Given instruction
Copy every line of the listing below word for word, with nothing changed.

Input
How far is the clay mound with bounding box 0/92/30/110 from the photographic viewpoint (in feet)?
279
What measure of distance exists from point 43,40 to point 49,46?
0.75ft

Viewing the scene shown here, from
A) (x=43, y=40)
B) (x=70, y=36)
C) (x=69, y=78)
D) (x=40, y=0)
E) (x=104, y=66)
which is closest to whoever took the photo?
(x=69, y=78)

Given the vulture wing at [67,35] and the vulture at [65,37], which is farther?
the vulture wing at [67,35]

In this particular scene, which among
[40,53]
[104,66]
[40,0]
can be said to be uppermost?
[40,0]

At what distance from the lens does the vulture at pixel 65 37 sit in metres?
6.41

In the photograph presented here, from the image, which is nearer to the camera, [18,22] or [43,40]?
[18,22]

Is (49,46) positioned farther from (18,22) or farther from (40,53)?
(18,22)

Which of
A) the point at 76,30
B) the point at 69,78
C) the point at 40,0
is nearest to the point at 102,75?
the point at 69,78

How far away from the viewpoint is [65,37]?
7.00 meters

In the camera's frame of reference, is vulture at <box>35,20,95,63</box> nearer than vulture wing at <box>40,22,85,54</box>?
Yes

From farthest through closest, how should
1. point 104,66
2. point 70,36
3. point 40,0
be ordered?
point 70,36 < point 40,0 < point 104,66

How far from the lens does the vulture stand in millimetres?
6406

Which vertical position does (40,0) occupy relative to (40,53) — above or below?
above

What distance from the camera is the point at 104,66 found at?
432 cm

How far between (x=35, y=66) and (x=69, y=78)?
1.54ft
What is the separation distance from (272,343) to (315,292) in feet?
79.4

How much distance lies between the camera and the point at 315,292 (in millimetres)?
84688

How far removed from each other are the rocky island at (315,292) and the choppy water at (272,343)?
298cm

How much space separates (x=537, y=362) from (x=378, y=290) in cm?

Task answer
How far is the clay mound with bounding box 0/92/30/110 from the photographic viewpoint (in feet)?
279
What measure of distance exists from point 43,40 to point 49,46?
0.75ft

Viewing the scene shown here, from
A) (x=43, y=40)
B) (x=70, y=36)
C) (x=69, y=78)
D) (x=40, y=0)
E) (x=104, y=66)
which is closest to whoever took the photo?
(x=69, y=78)

Given the vulture wing at [67,35] and the vulture at [65,37], which is farther?
the vulture wing at [67,35]

In this particular scene, which among
[40,53]
[104,66]
[40,0]
can be said to be uppermost?
[40,0]

At what distance from the lens does the vulture at pixel 65 37 sit in metres?
6.41

In the photograph presented here, from the image, which is nearer to the camera, [18,22] or [43,40]?
[18,22]

Is (49,46) positioned farther from (18,22) or farther from (40,53)?
(18,22)

Which of
A) the point at 76,30
B) the point at 69,78
C) the point at 40,0
is nearest to the point at 102,75?
the point at 69,78

How far away from the viewpoint is [65,37]?
7.00 meters

In the camera's frame of reference, is vulture at <box>35,20,95,63</box> nearer than vulture wing at <box>40,22,85,54</box>?
Yes

From farthest through closest, how should
1. point 104,66
2. point 70,36
3. point 40,0
be ordered?
point 70,36 < point 40,0 < point 104,66

How far from the lens does the vulture stand in millimetres?
6406

Which vertical position does (40,0) occupy relative to (40,53) — above or below?
above

What distance from the camera is the point at 104,66 found at?
432 cm

How far between (x=35, y=66) and (x=69, y=78)?
1.54ft
What is the separation distance from (272,343) to (315,292) in feet?
79.4

How much distance lies between the camera and the point at 315,292 (in millimetres)?
84688

How far removed from each other are the rocky island at (315,292) and the choppy water at (272,343)?
298cm

How much space separates (x=537, y=362) from (x=378, y=290) in cm?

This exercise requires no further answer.